BAGIAN TEKS =>

──────

Shirin
Neshat merupakan salah satu perupa perempuan Islam yang mengangkat masalah
gender, politik, dan agama dalam dunia Muslim sebagai subjek dalam berkarya. Melalui
karyanya, Shirin Neshat banyak bercerita tentang kehidupan perempuan Islam Iran
yang terpengaruh dogma-dogma budaya dan nilai yang mengatasnamakan agama, serta
konflik politik dalam dunia Islam. Kepindahannya ke New York untuk menempuh
pendidikan mengubah hidupnya.
Shirin Neshat lahir pada tanggal
26 Maret 1957 di Qazvin, sebuah daerah dengan nuansa relijius yang kuat,
terletak di sebelah barat laut Iran. Beliau merupakan anak keempat dari lima
bersaudara dan berasal dari keluarga kalangan menengah ke atas. Ayahnya
termasuk lelaki yang berpikiran maju pada saat itu. Saat di mana orangtua
lainnya di Iran menetapkan aturan yang ketat kepada anak-anak perempuannya
sesuai dengan dogma budaya dan agama yang ada pada saat itu, ayah Shirin Neshat
justru mendorongnya untuk menjadi individu yang mandiri, mengambil resiko,
terus belajar, dan melihat dunia.
Kehidupannya mulai berubah
drastis saat beliau dikirim ke sekolah Katolik di Teheran. Beliau harus
menjalani kehidupan yang sangat berbeda, dari kehidupan keluarga yang hangat
dan kental dengan nilai-nilai Islam menjadi kehidupan akademis yang penuh
dengan aturan dan nilai-nilai Katolik. Keterkejutan Shirin akan perubahan
drastis yang harus beliau alami membuatnya depresi hingga menderita anoreksia.
Pada periode tahun 1960-an
hingga awal 1970-an, pendidikan Barat menjadi populer di kalangan keluarga
menengah atas Iran. Banyak orangtua dari kalangan tersebut mengirimkan putra
mereka ke luar negeri untuk mendapatkan pendidikan Barat. Begitu pula keluarga
Shirin Neshat. Namun, yang membedakan keluarga Shirin dengan keluarga lainnya,
yang dikirim tak hanya putra-putranya saja. Putri-putri mereka, termasuk Shirin
turut dikirim ke luar negeri untuk mendapatkan pendidikan yang lebih tinggi.
Shirin menyelesaikan studinya di
jurusan Seni hingga mendapat gelar BA, MA, dan MFA di University of California,
Berkeley. Kehidupannya di dunia Barat, membuat pikirannya semakin terbuka dan
wawasannya semakin berkembang.
PERJALANAN
SHIRIN NESHAT DALAM BERKARYA
Setelah menyelesaikan studinya,
Shirin Neshat tidak serta merta produktif berkarya. Pada awal-awal pasca
kelulusannya dari Berkeley, beliau merasa ide-idenya tidak cukup kuat dan beliau
tidak siap untuk menghasilkan karya seni. Beliau juga merasa tidak cukup
terilhami oleh sejarah seni yang telah dipelajarinya.

──────

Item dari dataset
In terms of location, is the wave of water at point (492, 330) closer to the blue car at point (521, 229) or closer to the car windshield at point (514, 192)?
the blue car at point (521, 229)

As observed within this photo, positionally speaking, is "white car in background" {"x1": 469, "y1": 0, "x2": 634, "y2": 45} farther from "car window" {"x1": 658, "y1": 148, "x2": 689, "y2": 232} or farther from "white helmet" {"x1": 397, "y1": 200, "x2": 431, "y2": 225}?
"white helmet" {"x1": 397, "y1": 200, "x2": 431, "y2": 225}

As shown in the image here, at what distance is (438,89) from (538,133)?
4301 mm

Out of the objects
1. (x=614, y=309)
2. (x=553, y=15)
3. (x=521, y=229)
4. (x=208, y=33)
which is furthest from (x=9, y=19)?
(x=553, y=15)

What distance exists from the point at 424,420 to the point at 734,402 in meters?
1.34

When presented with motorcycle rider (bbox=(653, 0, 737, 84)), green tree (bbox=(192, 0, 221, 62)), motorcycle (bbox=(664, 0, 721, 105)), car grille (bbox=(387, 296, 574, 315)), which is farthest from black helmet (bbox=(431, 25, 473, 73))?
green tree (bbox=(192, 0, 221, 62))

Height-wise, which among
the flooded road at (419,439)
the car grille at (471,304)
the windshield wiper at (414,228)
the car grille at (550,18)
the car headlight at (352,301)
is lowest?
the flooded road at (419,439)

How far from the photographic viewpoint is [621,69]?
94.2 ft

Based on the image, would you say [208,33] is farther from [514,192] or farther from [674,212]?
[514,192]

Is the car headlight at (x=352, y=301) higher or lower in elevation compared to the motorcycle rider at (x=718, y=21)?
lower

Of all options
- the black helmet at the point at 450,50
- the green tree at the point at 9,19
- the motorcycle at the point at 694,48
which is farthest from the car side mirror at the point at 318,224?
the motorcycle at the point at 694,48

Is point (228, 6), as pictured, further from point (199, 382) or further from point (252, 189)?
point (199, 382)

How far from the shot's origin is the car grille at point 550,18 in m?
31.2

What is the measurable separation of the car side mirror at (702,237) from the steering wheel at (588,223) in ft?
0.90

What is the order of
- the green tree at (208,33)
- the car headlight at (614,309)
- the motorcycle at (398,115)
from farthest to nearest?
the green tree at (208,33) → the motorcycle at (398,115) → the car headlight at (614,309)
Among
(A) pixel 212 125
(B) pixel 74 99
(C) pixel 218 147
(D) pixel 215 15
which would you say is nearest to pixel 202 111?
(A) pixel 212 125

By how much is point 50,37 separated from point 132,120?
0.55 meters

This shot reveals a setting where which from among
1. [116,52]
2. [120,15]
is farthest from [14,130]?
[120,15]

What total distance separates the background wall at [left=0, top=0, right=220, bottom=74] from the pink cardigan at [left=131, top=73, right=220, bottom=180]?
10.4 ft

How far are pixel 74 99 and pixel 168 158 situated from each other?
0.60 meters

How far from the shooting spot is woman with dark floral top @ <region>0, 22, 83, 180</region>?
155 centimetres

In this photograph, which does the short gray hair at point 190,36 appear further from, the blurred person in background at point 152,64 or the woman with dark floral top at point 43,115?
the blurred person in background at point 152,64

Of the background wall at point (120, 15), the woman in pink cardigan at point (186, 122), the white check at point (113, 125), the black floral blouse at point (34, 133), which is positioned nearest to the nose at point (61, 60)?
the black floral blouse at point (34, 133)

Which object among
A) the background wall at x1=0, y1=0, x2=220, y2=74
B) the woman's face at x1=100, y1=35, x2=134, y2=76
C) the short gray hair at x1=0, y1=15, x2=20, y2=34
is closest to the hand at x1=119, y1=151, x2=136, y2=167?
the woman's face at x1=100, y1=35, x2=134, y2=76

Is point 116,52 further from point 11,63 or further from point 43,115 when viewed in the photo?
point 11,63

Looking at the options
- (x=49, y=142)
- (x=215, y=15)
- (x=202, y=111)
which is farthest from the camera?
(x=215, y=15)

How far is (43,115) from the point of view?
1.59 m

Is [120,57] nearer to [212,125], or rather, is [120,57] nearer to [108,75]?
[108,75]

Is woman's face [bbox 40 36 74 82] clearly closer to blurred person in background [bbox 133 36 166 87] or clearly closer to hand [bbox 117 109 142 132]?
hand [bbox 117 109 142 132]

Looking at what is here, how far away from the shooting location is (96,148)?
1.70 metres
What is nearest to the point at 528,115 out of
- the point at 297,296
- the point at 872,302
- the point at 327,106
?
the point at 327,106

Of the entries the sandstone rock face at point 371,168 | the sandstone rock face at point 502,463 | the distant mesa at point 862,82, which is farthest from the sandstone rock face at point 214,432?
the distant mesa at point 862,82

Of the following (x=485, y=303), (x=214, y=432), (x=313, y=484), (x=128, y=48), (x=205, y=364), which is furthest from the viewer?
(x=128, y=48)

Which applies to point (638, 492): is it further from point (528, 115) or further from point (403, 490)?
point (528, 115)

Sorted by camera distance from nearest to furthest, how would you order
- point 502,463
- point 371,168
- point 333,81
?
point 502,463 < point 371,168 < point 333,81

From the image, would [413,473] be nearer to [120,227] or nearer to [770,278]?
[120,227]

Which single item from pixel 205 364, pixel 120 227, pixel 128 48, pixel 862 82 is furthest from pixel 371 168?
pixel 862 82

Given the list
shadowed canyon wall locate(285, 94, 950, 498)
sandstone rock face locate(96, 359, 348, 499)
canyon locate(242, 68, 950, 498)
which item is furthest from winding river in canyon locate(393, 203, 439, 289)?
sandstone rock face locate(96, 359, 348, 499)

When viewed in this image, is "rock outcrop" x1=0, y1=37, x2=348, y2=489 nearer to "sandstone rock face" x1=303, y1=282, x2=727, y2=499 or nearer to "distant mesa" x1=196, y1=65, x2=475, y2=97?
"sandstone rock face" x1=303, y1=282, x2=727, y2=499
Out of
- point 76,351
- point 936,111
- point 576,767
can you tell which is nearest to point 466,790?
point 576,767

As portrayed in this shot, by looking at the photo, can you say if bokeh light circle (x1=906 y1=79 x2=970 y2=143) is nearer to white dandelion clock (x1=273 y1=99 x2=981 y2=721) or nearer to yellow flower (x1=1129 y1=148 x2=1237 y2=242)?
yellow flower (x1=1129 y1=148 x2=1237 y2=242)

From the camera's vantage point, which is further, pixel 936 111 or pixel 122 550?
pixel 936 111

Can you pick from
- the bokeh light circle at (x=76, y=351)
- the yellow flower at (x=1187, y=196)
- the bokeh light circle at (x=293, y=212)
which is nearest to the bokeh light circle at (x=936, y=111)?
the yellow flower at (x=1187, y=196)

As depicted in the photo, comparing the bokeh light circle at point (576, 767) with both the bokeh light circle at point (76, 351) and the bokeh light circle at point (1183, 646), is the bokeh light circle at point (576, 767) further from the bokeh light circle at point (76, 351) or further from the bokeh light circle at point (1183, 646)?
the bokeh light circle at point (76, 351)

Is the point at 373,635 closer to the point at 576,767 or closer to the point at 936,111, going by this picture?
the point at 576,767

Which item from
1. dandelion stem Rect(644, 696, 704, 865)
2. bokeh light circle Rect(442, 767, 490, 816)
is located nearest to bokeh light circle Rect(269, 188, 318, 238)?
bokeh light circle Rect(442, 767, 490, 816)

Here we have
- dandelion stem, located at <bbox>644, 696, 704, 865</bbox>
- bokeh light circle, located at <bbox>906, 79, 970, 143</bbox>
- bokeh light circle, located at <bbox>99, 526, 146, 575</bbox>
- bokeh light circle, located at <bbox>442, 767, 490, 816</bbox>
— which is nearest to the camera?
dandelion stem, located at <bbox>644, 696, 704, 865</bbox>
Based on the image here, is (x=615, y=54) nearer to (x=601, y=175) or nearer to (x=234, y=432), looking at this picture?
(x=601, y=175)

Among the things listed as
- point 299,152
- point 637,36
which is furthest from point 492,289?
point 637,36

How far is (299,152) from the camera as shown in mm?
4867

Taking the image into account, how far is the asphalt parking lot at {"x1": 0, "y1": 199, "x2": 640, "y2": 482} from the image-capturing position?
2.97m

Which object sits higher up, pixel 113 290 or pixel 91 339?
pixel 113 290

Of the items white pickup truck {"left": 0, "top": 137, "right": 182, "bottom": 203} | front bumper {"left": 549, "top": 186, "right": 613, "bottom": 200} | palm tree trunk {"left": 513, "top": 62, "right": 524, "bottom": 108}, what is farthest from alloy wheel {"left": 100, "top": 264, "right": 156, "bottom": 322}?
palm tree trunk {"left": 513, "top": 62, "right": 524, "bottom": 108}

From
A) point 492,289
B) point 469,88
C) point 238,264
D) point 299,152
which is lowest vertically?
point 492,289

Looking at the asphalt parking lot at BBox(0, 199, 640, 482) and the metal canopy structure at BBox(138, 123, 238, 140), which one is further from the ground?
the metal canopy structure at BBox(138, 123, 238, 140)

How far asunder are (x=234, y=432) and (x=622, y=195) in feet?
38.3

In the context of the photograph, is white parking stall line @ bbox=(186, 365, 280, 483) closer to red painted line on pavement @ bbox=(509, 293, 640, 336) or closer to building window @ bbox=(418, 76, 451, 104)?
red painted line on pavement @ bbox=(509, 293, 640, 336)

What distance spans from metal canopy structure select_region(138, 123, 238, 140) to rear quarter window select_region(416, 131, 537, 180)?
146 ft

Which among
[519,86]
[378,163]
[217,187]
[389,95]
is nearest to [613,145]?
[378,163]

──────

SOAL DAN TUGAS =>
A) Hitung baris catatan di atas yang memuat string "canyon", lalu tuliskan angkanya saja.
B) Tuliskan lanjutan teks tentang Shirin Neshat, dimulai setelah kalimat terakhir yang ditampilkan.

HASIL TIAP TUGAS =>
A) 3

B)
Shirin
Neshat pun memutuskan untuk pindah ke New York. Namun, beliau semakin
terintimidasi oleh karya-karya seni kontemporer yang ada di sana dan semakin
menyadari bahwa dirinya belum cukup dewasa dan bergairah untuk berkarya. Yang
Shirin lakukan selanjutnya adalah bekerja di sebuah institusi seni bernama The Storefront
for Art and Architecture yang didirikan oleh mantan suaminya, Kyong Park. Beliau
bekerja sebagai administrator sambil membantu dalam program kuratorial. The
Storefront merupakan organisasi non-profit yang didedikasikan untuk
menyampaikan program seni dan arsitektur dengan mengumpulkan orang-orang yang
memiliki latar belakang arsitek, baik secara teoritis maupun praktis. Dengan
bergabungnya Shirin ke dalam organisasi ini, beliau bertemu dengan orang-orang dari
berbagai bidang, seperti seniman, arsitek, filsuf, budayawan, bahkan terkadang
ilmuwan, yang berpengaruh besar terhadap perkembangan pemikiran-pemikiran
Shirin.
Yang
menjadi titik balik Shirin dalam bidang seni adalah saat beliau memutuskan
untuk kembali ke Iran pada tahun 1990 setelah 12 tahun kepergiannya. Perjalanan
tersebut hingga perjalanan-perjalanan selanjutnya membuatnya fokus pada
artistik, terutama pada Revolusi Islam dan peran perempuan dalam revolusi
tersebut. Hal itu membuatnya sadar bahwa beliau menemukan subyek yang
membuatnya bergairah untuk berkarya. Hingga akhirnya ia membuat karya
pertamanya pada tahun 1993-1997 yang berjudul “Women of Allah”. Karya ini merupakan karya fotografi yang
mengangkat tema tentang revolusi dan konsep tentang ‘syahid’.
|


Karya seni berupa fotografi ini
memiliki visual yang sederhana. Beberapa elemen dimunculkan berulang kali: tubuh perempuan, topik yang banyak
mengundang masalah dalam budaya Islam karena mengimplementasikan aib, dosa, dan
seksualitas; teks kaligrafi, yang
memuat puisi dari penulis perempuan Iran; senjata
api, sebagai lambang kekerasan; dan kerudung
atau cadar, yang begitu kontroversial, dianggap sebagai lambang penindasan
sekaligus pembebasan—perlawanan terhadap pengaruh Barat.
Karya ini terinspirasi oleh
Revolusi Islam di Iran. Sebelum revolusi, kepemimpinan Shah mencoba untuk
mempromosikan budaya sekuler. Bahkan, hijab tidak disukai dan cenderung
dilarang dalam periode ini, periode di mana Shirin tumbuh sebagai remaja di
Iran. Namun, jilbab mulai dikenakan secara meluas oleh perempuan, bukan hanya sebagai
simbol ketaatan menjalankan agama, namun juga menjadi simbol politik perlawanan
terhadap pemerintahan Shah dan sebuah bentuk pemberdayaan.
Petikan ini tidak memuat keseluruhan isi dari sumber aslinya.